# Dissolving with alcohol



## kilik2007 (May 27, 2008)

Okay so I had weed stored in a ziploc bag (I know - not a good method) and of course ended up with resin/crystals stuck all over the insides of the bag. I also have some stems, etc. Would it be possible to dissolve that THC with rubbing alcohol? Would it only work if I heated it, too, or is heating it just to speed up evaporation?

I realize there would be very little product even if it worked... but I'm more curious than anything else.


----------



## ORECAL (May 27, 2008)

heating speeds up evaporation.... you can dissolve it with alcohol ..... try it.


----------



## bk4u4ever (May 27, 2008)

but what happens when you dissolve the weed in the alcohol how do u use it soesnt rubbing alcohol make u blind


----------



## gangjababy (May 27, 2008)

you don't have to heat it. I've given an iso wash to my bags get a small ball os hash


----------



## kilik2007 (May 28, 2008)

bk4u4ever said:


> but what happens when you dissolve the weed in the alcohol how do u use it soesnt rubbing alcohol make u blind


Drinking it might, but you let it fully evaporate off. And it WILL 100% evaporate, given enough time.


----------



## bicycle racer (May 28, 2008)

that will work no prob try to get 99 percent alcohol it will evaporate faster or use butane evaps very fast


----------



## ORECAL (May 28, 2008)

yep, you evaporate it......... heat and air movement makes it go much faster ( not alot of heat, just sitting on top your computer or something.)

## What you should do
Extend the forum thread on dissolving resin with alcohol, picking up after its final post. The data that follows has no connection to the thread on dissolving resin with alcohol.

## Given data

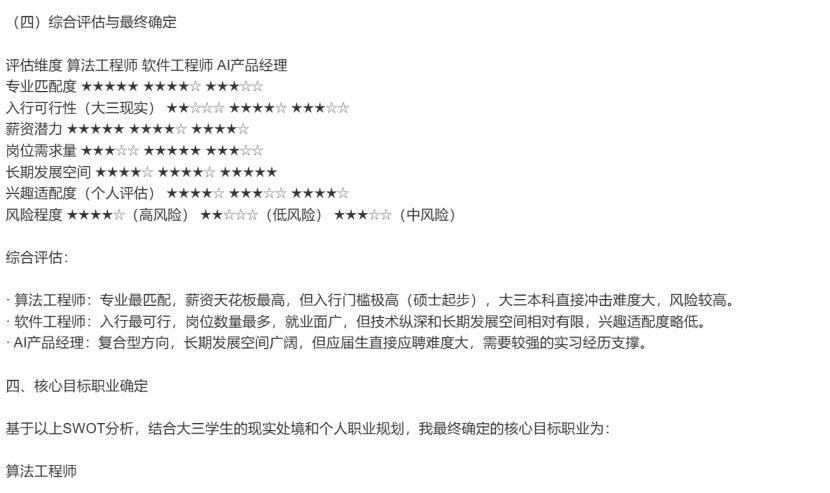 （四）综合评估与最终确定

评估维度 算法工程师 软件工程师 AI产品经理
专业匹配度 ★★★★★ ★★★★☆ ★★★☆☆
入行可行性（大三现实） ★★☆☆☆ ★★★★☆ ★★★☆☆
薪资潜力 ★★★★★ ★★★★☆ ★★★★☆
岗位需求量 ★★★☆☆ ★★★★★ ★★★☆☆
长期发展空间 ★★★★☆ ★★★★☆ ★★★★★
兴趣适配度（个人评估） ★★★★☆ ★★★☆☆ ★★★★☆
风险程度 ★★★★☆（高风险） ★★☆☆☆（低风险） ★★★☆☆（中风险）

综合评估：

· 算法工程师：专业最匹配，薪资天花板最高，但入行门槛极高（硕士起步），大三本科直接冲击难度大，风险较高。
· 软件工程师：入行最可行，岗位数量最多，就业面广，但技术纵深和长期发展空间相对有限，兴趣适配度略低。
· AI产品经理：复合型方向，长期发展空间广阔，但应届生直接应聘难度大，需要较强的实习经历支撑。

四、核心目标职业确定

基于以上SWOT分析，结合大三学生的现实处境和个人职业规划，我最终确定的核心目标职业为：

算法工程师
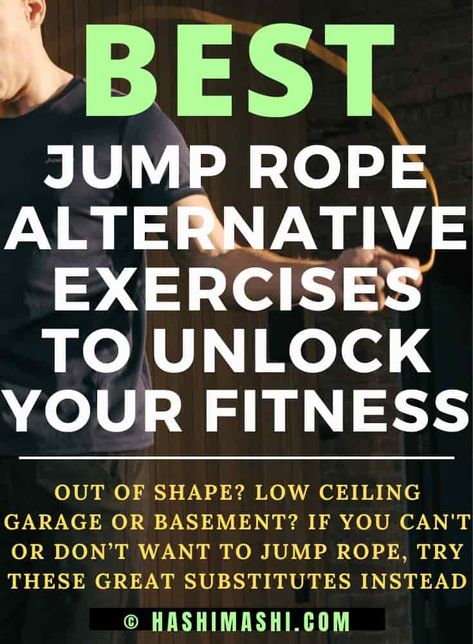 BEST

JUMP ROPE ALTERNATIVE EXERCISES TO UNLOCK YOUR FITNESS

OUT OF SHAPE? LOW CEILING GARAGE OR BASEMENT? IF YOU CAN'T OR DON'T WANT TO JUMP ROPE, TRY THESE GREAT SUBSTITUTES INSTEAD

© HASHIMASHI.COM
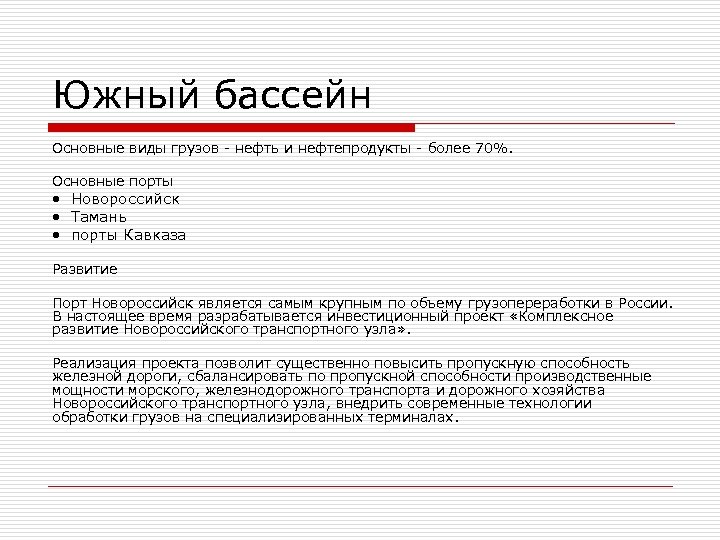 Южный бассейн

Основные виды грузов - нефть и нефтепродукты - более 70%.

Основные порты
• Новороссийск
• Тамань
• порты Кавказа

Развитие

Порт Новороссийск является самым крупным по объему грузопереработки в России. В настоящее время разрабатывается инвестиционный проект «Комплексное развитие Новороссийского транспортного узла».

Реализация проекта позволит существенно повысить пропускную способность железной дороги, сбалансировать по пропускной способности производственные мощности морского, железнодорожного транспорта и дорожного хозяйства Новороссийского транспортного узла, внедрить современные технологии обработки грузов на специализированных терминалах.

---

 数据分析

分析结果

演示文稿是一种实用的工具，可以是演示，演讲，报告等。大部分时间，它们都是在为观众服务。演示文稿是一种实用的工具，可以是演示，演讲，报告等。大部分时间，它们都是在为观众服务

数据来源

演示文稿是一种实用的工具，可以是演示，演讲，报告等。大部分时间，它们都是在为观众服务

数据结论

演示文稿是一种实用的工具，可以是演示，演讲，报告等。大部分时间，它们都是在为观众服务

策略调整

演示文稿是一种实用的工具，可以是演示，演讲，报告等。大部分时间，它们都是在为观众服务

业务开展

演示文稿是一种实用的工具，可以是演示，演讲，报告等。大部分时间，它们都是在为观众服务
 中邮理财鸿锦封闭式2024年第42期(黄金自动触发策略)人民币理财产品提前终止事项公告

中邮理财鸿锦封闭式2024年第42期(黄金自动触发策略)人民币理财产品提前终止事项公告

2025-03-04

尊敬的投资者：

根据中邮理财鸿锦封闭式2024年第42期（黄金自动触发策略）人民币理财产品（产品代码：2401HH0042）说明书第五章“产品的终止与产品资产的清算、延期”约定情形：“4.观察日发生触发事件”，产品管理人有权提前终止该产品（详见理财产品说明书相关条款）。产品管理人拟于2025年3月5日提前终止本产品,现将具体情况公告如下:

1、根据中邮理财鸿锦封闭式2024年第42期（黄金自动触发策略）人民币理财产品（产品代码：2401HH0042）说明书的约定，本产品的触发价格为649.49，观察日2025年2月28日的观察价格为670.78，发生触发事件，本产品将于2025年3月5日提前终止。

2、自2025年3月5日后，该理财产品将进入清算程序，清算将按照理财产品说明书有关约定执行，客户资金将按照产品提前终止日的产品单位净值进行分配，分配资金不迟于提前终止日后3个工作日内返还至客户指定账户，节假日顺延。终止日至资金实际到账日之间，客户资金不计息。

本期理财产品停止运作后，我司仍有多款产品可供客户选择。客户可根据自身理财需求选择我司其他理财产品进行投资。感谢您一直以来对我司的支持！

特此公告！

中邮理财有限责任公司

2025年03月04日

## Written reply
----------



## kilik2007 (May 28, 2008)

So I know that 99% alcohol works best, but what happens if you get 70% or something like that? Does that make it harmful to you, or just take longer to evaporate?


----------



## ORECAL (May 28, 2008)

no, your fine using 70%...........use what you got.


----------



## bicycle racer (May 30, 2008)

70 will work but then you have 30 percent water to evap takes a while the 99 is quicker


----------



## 40acres (May 30, 2008)

I dont know why none has said anything about alcohol and heat being a bad combination. that always seemes to me like it just wasnt worth the chance. But i do make iso oil.


----------



## kilik2007 (May 30, 2008)

Okay so I did this with 91% alcohol and I guess it went alright. There were little bits of green left over in the bag too, so some of that ended up in the alcohol. The liquid evaporated in approximately 12 hours (on radiator + fan to move air), and then it sat for at least another 2.5 days to evaporate fully. So, you guys are sure I won't be smoking alcohol and killing myself, right? I know people use this method... but it's still very sketchy sounding haha. The end product is like a mustard yellow-ish powder that does look like hash/kief powder that I've seen in pictures, and there's some little plant bits left over in it. I'll live, right?

Also, what is the best way to smoke this? I read that you can just put it on aluminum foil and heat it (NOT light it or light the foil on fire), and suck in the smoke through a straw or something. Is that right? Or should I actually light the shit?

I would like to smoke it tonight, but will probably wait until tmrw if no one answers tonight.


----------



## 40acres (May 30, 2008)

have i been doing it wrong that i never got a powder? I always ended up with a goo from the iso method


----------



## bicycle racer (May 30, 2008)

no your good buddy youre more worried than me and i worry alot. if you dont smell alcohol youre all good even if you did and smoked it you would be ok you should get a sticky goo it varies with strain. next time use butane with trim and make the best hash that can be made and be done in half hourotherwise send to me the stuff i will pm you if i dont diewhich i or you wont when you smoke enjoy your extract.


----------



## kilik2007 (May 31, 2008)

haha okay well how do I smoke it then? Just as if it's bud, or should I just heat it to vape it...?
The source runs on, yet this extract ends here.